> **WHAT YOU SHOULD DO**: Filter the entries, keeping every line with the string "rapporten".

[Saved data entries]
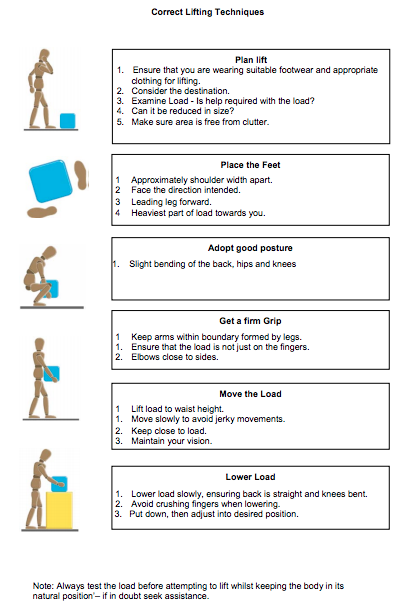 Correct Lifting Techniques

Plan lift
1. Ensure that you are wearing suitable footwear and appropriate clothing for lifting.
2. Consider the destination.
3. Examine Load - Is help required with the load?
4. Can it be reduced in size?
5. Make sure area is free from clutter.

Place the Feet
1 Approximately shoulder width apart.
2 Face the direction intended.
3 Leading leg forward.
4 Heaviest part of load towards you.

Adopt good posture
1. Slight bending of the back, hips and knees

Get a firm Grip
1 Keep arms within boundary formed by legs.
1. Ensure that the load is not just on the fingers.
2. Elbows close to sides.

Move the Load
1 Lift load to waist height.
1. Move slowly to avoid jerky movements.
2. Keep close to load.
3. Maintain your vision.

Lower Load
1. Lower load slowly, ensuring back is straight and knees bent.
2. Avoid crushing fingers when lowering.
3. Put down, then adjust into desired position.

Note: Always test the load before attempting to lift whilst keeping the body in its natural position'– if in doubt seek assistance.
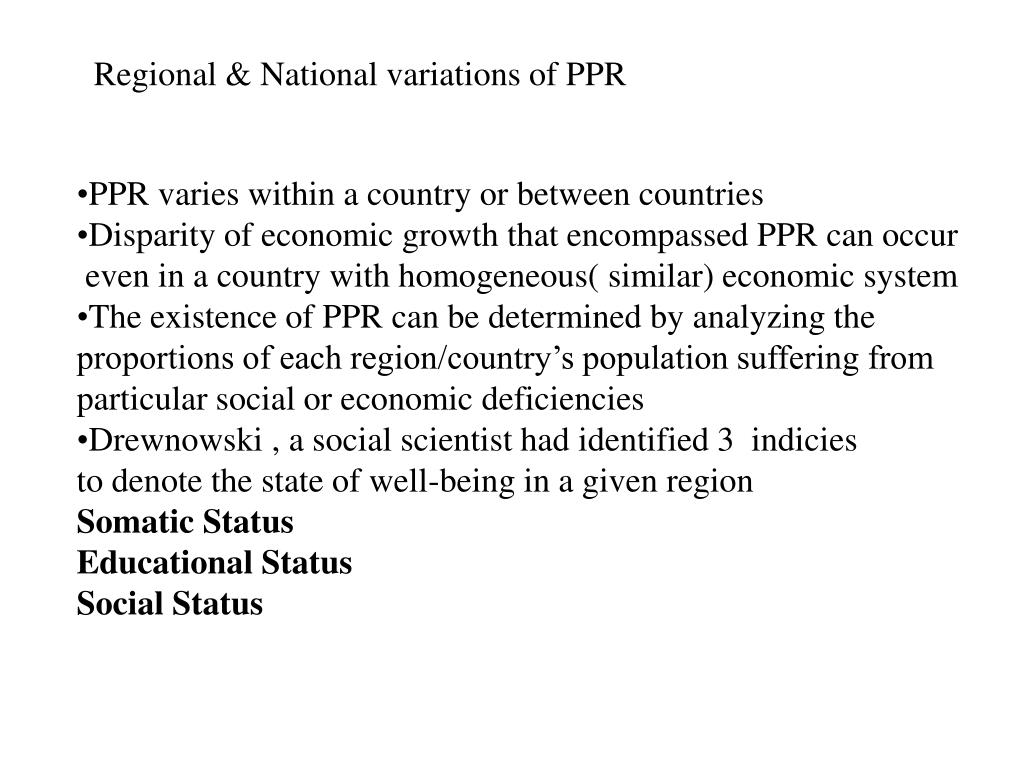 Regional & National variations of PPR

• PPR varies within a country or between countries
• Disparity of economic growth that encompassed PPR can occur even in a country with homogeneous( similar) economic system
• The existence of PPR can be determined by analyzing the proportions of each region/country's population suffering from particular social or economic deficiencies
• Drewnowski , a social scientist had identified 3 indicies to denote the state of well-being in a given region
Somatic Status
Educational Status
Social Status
---
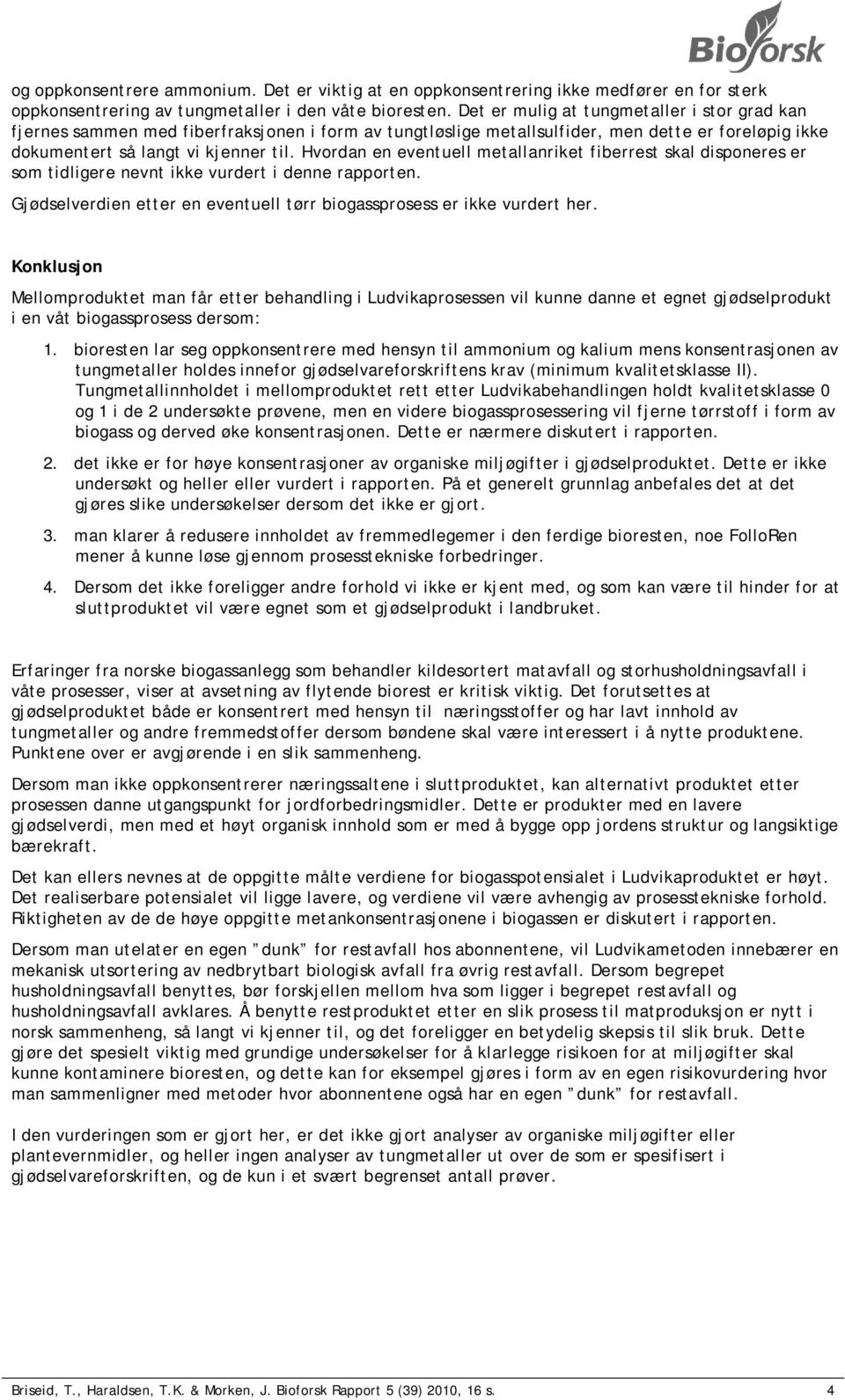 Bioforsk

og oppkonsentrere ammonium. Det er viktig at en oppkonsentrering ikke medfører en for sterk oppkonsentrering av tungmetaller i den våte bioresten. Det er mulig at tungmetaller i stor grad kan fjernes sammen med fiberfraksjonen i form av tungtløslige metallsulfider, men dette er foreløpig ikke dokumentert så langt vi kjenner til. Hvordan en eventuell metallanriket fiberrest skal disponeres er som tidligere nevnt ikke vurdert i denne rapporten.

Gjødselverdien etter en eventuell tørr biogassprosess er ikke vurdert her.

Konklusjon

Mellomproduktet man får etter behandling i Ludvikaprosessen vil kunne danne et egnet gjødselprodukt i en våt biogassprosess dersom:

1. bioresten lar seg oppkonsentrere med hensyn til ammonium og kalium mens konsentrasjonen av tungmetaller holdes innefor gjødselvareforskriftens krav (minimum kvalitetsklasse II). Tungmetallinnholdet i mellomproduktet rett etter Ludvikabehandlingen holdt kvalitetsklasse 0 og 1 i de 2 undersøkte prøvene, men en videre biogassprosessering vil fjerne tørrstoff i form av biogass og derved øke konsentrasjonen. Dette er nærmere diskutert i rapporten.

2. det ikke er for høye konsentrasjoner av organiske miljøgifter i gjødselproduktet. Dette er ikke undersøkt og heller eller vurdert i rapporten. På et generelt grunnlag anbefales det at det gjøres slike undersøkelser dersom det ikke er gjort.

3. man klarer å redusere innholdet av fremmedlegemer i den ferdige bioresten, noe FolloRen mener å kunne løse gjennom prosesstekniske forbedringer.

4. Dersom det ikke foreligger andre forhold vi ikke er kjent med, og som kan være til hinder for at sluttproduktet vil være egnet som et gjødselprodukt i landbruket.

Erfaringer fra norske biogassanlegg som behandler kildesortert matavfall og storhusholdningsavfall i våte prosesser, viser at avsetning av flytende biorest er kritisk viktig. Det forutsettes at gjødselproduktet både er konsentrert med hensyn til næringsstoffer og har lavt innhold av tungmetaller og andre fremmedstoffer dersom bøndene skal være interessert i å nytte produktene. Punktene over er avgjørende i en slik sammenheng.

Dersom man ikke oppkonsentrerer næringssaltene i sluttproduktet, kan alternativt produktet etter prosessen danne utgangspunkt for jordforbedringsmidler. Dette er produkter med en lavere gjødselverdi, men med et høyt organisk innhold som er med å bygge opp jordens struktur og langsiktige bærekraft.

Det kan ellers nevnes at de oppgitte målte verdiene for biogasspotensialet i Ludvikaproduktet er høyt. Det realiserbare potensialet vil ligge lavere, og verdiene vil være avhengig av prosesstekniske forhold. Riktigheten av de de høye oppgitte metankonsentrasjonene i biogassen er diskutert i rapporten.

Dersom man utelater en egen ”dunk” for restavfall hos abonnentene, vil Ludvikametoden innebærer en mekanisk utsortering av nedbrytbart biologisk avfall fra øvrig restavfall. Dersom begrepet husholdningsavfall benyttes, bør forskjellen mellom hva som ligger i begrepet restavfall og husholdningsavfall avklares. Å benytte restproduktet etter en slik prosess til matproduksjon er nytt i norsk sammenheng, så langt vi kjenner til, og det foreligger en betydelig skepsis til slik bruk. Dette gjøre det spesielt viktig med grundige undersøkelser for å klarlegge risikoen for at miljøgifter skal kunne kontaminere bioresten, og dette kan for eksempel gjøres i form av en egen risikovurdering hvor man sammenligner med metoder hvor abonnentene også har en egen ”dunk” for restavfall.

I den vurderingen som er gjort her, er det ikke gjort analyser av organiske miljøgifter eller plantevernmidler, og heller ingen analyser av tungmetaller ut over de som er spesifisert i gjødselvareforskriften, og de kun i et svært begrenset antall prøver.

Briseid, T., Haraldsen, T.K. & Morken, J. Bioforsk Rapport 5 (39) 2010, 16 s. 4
* * *
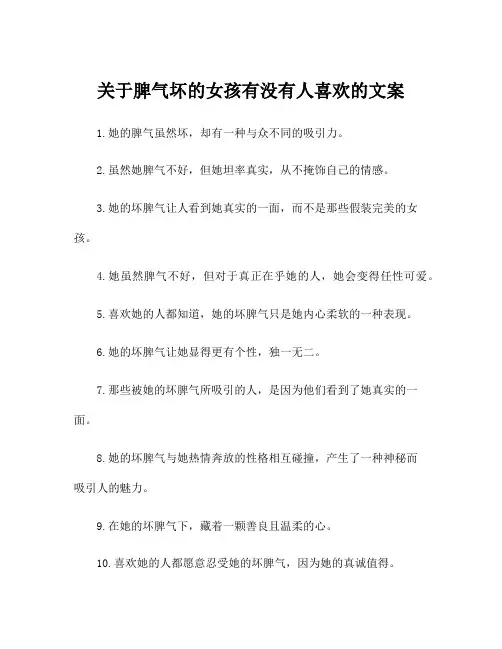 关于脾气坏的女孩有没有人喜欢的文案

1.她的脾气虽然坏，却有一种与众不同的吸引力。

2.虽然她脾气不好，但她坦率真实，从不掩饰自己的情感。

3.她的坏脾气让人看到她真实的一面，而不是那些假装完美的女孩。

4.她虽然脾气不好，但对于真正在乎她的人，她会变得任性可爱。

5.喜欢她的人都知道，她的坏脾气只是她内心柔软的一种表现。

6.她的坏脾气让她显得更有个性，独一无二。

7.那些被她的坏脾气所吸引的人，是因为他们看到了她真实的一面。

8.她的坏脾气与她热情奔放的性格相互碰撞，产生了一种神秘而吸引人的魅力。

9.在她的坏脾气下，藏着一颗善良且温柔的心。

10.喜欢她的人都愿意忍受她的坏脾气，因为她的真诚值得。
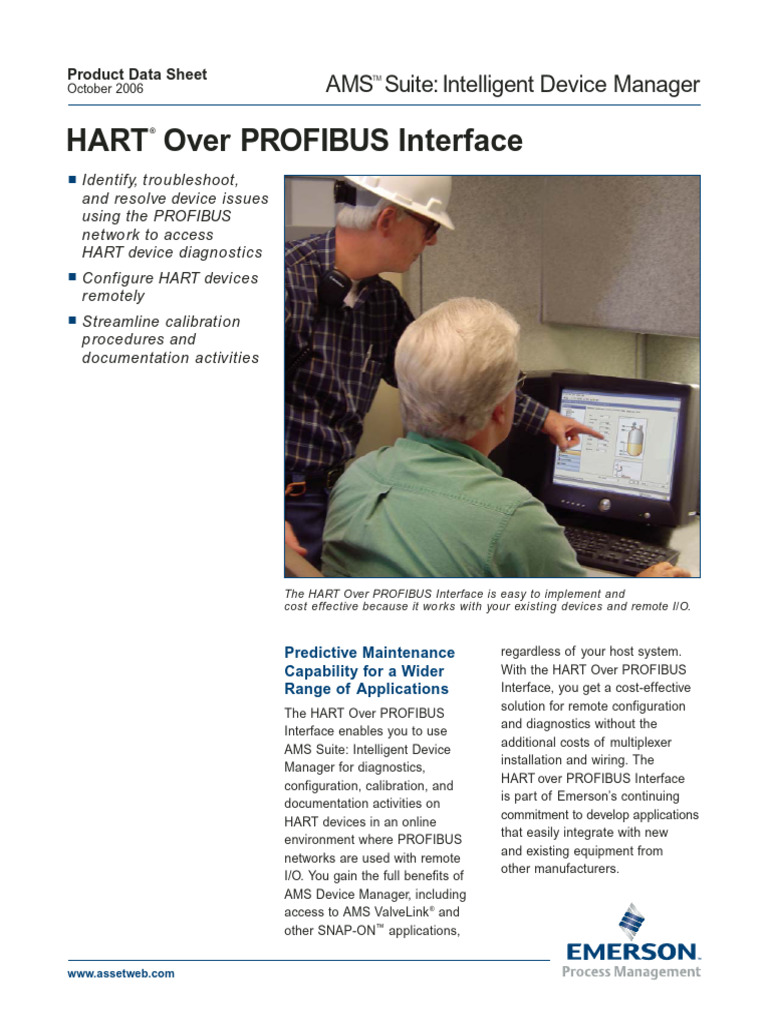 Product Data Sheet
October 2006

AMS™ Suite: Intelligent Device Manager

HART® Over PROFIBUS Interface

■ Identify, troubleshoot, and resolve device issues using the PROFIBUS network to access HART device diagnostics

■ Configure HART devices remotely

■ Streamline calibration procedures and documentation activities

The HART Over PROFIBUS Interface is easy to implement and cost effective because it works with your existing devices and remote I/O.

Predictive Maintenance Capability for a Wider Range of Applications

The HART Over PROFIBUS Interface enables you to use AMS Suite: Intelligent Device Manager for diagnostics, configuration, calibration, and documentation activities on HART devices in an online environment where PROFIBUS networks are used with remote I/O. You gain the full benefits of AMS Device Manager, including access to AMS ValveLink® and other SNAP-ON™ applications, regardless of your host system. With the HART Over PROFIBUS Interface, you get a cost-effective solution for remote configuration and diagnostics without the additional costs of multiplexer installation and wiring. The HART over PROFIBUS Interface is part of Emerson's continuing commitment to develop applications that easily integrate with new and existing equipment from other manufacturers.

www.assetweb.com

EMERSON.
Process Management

> **ANSWER TO THE EXERCISE**:
og oppkonsentrere ammonium. Det er viktig at en oppkonsentrering ikke medfører en for sterk oppkonsentrering av tungmetaller i den våte bioresten. Det er mulig at tungmetaller i stor grad kan fjernes sammen med fiberfraksjonen i form av tungtløslige metallsulfider, men dette er foreløpig ikke dokumentert så langt vi kjenner til. Hvordan en eventuell metallanriket fiberrest skal disponeres er som tidligere nevnt ikke vurdert i denne rapporten.
1. bioresten lar seg oppkonsentrere med hensyn til ammonium og kalium mens konsentrasjonen av tungmetaller holdes innefor gjødselvareforskriftens krav (minimum kvalitetsklasse II). Tungmetallinnholdet i mellomproduktet rett etter Ludvikabehandlingen holdt kvalitetsklasse 0 og 1 i de 2 undersøkte prøvene, men en videre biogassprosessering vil fjerne tørrstoff i form av biogass og derved øke konsentrasjonen. Dette er nærmere diskutert i rapporten.
2. det ikke er for høye konsentrasjoner av organiske miljøgifter i gjødselproduktet. Dette er ikke undersøkt og heller eller vurdert i rapporten. På et generelt grunnlag anbefales det at det gjøres slike undersøkelser dersom det ikke er gjort.
Det kan ellers nevnes at de oppgitte målte verdiene for biogasspotensialet i Ludvikaproduktet er høyt. Det realiserbare potensialet vil ligge lavere, og verdiene vil være avhengig av prosesstekniske forhold. Riktigheten av de de høye oppgitte metankonsentrasjonene i biogassen er diskutert i rapporten.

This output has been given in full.